Given data:
-- Opening Marker --
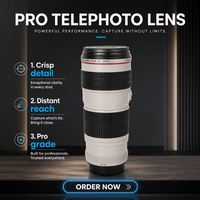 Appareil photo numérique HFT à succès – Objectif zoom plein format EF 70-200mm F/4L USM pour reflex numérique – Accessoire de gros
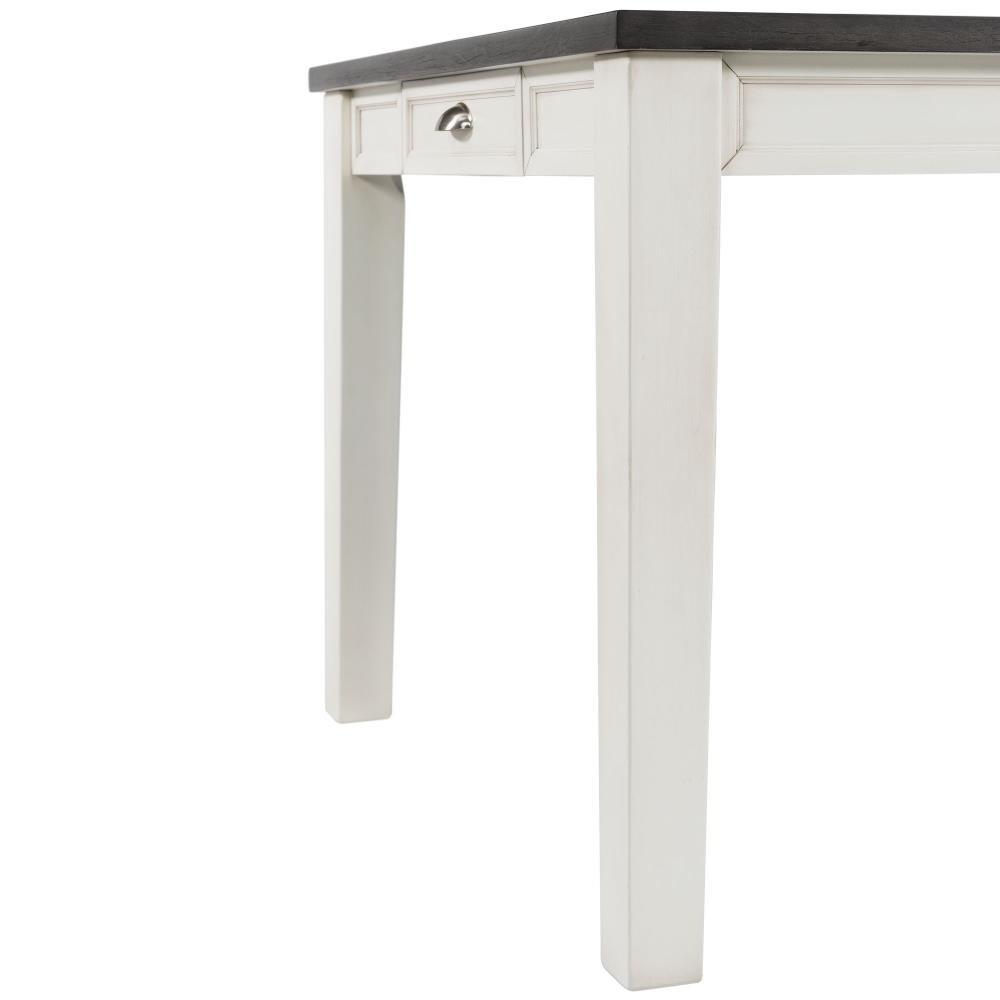 Jamison Two-Tone Extendable Dining Table with Storage White - Picket House Furnishings: Modern Rectangular Kitchen Table, Seats 4-6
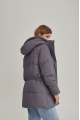 Women's gray down jacket with hare fur trim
-- Closing Marker --
Work to complete: Write out, please, the lines of the listing above from the one with "Jamison Two-Tone Extendable" through the very last, exactly as given and with no pictures.

Problem solution:
 Jamison Two-Tone Extendable Dining Table with Storage White - Picket House Furnishings: Modern Rectangular Kitchen Table, Seats 4-6
 Women's gray down jacket with hare fur trim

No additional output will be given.